我换了身粗布衣裳,带着小桃从后门溜出去。
城南绸缎庄不大,门口站着个伙计。
“客官,买布?”
“找你们赵管事。”
伙计打量我两眼,转身进去叫人。
不一会,一个四十来岁的男人走出来,胖乎乎的,一脸精明。
“姑娘找我?”
“赵管事,借一步说话。”
他皱眉,但还是跟我走到巷子里。
“你娘在沈府当差,对吧?”
他脸色一变。
“你是谁?”
“沈家三小姐,沈晚晴。”
“三……三小姐?”他后退一步,“您找我干什么?”
“你娘最近可好?”
“好……好着呢。”
“那就好。”我笑了笑,“赵管事,你娘在沈府干了二十年,忠心耿耿。

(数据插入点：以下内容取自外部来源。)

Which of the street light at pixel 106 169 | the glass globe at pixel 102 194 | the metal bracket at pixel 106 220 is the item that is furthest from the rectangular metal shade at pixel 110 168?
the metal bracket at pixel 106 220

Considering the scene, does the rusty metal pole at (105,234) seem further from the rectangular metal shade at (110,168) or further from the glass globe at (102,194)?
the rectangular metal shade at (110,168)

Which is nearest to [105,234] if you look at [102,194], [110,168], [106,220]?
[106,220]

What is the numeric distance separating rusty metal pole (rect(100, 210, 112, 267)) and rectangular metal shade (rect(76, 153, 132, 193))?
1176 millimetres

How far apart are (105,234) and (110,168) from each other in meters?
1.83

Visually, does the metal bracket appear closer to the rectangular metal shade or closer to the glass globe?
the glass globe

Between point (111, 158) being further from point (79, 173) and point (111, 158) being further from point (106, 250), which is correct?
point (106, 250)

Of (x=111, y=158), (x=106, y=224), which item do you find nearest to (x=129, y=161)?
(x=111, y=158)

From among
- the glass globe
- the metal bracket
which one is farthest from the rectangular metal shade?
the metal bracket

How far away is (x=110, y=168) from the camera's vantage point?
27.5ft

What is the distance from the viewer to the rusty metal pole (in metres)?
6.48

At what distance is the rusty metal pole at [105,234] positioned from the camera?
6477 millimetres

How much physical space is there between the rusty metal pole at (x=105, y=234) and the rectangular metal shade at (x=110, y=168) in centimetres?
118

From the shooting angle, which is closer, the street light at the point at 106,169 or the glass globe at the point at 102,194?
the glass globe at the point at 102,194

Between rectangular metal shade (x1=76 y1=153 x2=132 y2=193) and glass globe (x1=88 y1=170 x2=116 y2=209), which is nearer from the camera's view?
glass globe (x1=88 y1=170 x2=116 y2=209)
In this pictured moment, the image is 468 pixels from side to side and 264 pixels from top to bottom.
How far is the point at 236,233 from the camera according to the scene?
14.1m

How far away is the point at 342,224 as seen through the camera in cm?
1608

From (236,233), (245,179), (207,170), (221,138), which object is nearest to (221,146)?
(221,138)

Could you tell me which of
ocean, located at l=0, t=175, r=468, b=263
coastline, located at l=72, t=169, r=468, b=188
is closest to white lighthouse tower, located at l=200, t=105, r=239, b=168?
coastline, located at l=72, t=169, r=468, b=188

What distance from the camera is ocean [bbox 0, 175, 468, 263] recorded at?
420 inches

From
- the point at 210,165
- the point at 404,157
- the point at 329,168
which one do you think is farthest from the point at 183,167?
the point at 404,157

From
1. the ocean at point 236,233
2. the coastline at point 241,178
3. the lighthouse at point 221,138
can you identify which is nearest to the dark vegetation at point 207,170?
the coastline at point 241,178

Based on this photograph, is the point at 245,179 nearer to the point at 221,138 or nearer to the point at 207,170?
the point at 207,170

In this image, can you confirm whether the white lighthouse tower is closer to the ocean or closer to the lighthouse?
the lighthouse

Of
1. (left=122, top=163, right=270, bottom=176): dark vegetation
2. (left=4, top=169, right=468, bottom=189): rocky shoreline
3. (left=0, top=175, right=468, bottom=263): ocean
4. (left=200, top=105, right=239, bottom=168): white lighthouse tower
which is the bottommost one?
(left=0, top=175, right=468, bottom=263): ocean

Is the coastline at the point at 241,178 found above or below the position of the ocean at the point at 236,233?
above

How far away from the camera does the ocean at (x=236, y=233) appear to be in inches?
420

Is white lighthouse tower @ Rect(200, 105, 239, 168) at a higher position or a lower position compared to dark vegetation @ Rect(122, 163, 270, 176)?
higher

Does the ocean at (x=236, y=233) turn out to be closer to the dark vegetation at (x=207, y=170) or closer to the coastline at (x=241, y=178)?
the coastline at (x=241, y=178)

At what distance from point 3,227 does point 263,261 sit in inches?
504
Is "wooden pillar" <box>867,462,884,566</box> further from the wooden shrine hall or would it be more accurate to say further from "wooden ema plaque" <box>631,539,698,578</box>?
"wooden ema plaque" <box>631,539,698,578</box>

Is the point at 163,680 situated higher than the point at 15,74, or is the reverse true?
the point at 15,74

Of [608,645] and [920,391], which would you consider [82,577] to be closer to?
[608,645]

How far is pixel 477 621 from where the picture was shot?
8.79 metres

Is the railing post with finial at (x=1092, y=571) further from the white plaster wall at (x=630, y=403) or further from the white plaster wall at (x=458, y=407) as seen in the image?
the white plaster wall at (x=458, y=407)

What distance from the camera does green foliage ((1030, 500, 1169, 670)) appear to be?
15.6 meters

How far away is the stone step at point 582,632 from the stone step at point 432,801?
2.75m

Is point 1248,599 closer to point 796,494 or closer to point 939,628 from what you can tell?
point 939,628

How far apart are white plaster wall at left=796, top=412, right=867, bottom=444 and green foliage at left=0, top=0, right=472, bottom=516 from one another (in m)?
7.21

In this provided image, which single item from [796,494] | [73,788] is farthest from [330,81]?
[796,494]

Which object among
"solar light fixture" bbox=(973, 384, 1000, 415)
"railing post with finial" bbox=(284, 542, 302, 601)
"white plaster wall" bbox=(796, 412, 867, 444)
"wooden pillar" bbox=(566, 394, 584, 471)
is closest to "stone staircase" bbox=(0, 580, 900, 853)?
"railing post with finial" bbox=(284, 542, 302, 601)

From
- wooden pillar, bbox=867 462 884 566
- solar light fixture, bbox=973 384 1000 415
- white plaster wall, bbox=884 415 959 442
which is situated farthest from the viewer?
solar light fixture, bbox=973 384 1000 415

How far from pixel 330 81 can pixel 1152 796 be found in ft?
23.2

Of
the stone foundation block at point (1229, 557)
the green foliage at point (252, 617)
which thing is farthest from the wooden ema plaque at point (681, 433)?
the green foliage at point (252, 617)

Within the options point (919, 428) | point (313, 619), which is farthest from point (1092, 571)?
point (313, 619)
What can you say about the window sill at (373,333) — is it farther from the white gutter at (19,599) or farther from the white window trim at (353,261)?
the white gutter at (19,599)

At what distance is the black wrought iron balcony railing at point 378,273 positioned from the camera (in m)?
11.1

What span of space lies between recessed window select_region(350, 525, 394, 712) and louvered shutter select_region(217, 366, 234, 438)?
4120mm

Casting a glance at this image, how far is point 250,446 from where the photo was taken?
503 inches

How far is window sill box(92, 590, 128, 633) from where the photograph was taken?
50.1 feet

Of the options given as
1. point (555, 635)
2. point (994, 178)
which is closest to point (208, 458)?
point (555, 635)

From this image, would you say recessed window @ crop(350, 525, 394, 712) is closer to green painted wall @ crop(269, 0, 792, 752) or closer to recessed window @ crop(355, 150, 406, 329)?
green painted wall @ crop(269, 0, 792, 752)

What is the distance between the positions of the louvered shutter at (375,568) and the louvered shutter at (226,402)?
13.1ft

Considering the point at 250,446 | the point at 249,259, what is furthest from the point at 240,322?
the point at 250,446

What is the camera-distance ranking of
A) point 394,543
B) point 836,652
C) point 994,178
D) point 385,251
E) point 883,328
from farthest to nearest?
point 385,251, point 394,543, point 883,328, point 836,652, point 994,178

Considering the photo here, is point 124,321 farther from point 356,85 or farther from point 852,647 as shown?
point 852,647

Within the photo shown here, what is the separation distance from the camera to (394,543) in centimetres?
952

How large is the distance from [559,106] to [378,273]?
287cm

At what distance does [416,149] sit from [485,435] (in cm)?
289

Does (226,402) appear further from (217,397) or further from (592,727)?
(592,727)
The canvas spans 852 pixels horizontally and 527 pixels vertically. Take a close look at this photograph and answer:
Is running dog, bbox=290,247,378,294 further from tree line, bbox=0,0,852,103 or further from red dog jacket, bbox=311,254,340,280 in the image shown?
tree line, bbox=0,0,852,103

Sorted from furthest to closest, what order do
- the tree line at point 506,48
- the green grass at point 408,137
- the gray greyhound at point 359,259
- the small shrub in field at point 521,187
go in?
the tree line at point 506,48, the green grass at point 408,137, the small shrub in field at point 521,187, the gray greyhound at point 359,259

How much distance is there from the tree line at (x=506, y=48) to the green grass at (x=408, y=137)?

可有些人,不领情。”
“您这话什么意思?”
“二姐的嫁妆账目,你娘经手的。”
他脸色刷地白了。
“三小姐,我娘她……”
“我没想为难她。”我打断他,“我只想知道,那笔账,是谁让她做的。”
“这……”
“赵管事,你儿子在私塾读书吧?”
他猛地抬头。
“你威胁我?”
“不是威胁。”我压低声音,“是提醒。你娘要是出事,你儿子还能安心读书?”
他沉默。
搞毛啊,这还不松口?
“三小姐,我……”
“你什么?”
“我说。”他咬牙,“是夫人,让我娘做的。”
果然。
“证据呢?”
“我娘留了账本副本,藏在沈府后院假山下。”
我心里一喜。
“谢了。”
“三小姐,您别让我娘……”
“放心,我不会牵连她。”
我转身就走。
回到沈府,直奔后院假山。
小桃帮我搬开石头,果然找到个油布包。
打开一看,正是账本副本。
“小姐,有了这个,就能扳倒夫人了!”
“先别急。”
我翻开账本,逐笔核对。
不对。
这账本,和之前那份不一样。
不是吧?
“小姐,怎么了?”
“这账本……是假的。”
“假的?”
“你看,这笔记录的时间不对。二姐出嫁是去年三月,可这笔支出写的是去年五月。”
小桃凑过来看。
“那赵嬷嬷的儿子……”
“骗我的。”我攥紧账本,“他故意给我假线索。”
妈的。
我太大意了。
“小姐,现在怎么办?”
“回去。”
“回哪儿?”
“绸缎庄。”
我咬着牙,一路小跑。
到了绸缎庄,赵管事还在。
“三小姐,您怎么又……”
“你逗我呢?”我把账本扔在他面前,“这是假的。”
他愣住。
“假……假的?”
“别装了。”
“三小姐,我真不知道!”他急得额头冒汗,“我娘给我的就是这个!”
“你娘?”
“对,我娘昨晚让人送来的,说您会来找我,让我把这个给您。”
我脑子嗡的一声。
赵嬷嬷知道我要来?
那王氏……
“三小姐,您快走吧!”赵管事突然压低声音,“夫人的人,就在附近。”
我回头一看。
巷口,站着两个家丁。
王氏的人。
“小姐,快跑!”
小桃拉着我,转身就跑。
身后,脚步声追上来。
我心跳如擂鼓。
完了。
这次玩大了。
突然,一只手从旁边伸出来,把我拽进巷子深处。
“别出声。”
低沉的嗓音。
是顾北辰。
他怎么在这儿?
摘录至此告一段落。